Maybe there's a useful analogy to markets - maybe people underestimate CAIS because very decentralized systems are harder for people to model. People often imagine that decentralized markets are less efficient that centralized command and control, and only seem to tolerate markets after seeing lots of evidence (e.g. the collapse of communism). On the other hand, Eliezer and Bostrom don't seem especially prone to underestimate markets, so I have low confidence that this guess explains much.

Alas, skepticism of decentralized systems might mean that we're doomed to learn the hard way that the same principles apply to AI development (or fail to learn, because we don't survive the first mistake).


MIRI has been worrying about the opaqueness of neural nets and similar approaches to AI, because it's hard to evaluate the safety of a large, opaque system. I suspect that complex world-models are inherently hard to analyze. So I'd be rather pessimistic if I thought we needed the kind of transparency that MIRI hopes for.

Drexler points out that opaqueness causes fewer problems under the CAIS paradigm. Individual components may often be pretty opaque, but interactions between components seem more likely to follow a transparent protocol (assuming designers value that). And as long as the opaque components have sufficiently limited goals, the risks that might hide under that opaqueness are constrained.

Transparent protocols enable faster development by humans, but I'm concerned that it will be even faster to have AI's generating systems with less transparent protocols.

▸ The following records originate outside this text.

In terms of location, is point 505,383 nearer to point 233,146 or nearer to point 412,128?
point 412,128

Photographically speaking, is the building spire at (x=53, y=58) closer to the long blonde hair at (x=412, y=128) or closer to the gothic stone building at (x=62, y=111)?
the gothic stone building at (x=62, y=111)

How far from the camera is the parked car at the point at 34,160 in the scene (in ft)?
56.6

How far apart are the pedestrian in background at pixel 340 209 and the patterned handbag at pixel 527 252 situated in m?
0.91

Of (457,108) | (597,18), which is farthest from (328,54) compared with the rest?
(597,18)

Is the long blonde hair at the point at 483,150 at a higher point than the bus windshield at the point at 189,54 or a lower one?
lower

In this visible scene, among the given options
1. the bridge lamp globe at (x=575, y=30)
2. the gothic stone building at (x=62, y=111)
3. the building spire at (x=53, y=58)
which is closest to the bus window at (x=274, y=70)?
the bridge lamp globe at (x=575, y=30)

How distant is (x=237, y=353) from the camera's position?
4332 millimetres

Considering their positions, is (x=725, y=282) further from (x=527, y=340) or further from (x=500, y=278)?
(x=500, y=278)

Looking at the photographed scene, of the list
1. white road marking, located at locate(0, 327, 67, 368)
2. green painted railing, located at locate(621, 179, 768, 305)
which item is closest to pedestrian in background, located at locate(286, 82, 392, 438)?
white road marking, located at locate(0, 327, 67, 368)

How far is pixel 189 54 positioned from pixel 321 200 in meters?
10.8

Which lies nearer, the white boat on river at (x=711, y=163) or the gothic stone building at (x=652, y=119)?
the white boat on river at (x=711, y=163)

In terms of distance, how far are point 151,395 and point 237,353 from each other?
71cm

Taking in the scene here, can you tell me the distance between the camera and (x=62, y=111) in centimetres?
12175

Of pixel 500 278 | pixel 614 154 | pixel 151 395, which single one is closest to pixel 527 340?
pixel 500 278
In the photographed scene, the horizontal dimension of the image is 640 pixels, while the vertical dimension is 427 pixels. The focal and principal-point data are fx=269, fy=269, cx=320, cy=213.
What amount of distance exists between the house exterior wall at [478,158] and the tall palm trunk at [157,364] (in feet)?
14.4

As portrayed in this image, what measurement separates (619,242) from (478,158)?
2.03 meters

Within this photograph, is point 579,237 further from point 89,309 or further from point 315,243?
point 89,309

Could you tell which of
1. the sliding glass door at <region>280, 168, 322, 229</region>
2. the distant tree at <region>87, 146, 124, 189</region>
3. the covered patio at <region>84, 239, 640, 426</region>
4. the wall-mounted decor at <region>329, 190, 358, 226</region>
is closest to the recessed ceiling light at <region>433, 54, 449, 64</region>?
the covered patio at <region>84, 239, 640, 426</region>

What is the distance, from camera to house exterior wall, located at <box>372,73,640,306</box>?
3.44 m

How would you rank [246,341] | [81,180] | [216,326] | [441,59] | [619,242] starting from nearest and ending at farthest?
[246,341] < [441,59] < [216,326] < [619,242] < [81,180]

The differences between CAIS and agent AGI ought to define a threshold, which could function as a fire alarm for AI experts. If AI developers need to switch to broad utility functions in order to compete, that will provide a clear sign that AI risks are high, and that something's wrong with the CAIS paradigm.

CAIS indicates that it's important to have a consortium of AI companies to promote safety guidelines, and to propagate a consensus view on how to stay on the safe side of the narrow versus broad task threshold.

CAIS helps reduce the pressure to classify typical AI research as dangerous, and therefore reduces AI researcher's motivation to resist AI safety research.

Some implications for AI safety researchers in general: don't imply that anyone knows whether recursive self-improvement will beat other forms of recursive improvement. We don't want to tempt AI researchers to try recursive self-improvement (by telling people it's much more powerful). And we don't want to err much in the other direction, because we don't want people to be complacent about the risks of recursive self-improvement.


CAIS seems somewhat more grounded in existing software practices than, say, the paradigm used in Superintelligence, and provides more reasons for hope. Yet it provides little reason for complacency:

The R&D-automation/AI-services model suggests that conventional AI risks (e.g., failures, abuse, and economic disruption) are apt to arrive more swiftly than expected, and perhaps in more acute forms. While this model suggests that extreme AI risks may be relatively avoidable, it also emphasizes that such risks could arise more quickly than expected.

I see important uncertainty in whether CAIS will be as fast and efficient as agent AGI, and I don't expect any easy resolution to that uncertainty.

This paper is a good starting point, but we need someone to transform it into something more rigorous.

CAIS is sufficiently similar to standard practices that it doesn't require much work to attempt it, and creates few risks.

I'm around 50% confident that CAIS plus a normal degree of vigilance by AI developers will be sufficient to avoid global catastrophe from AI.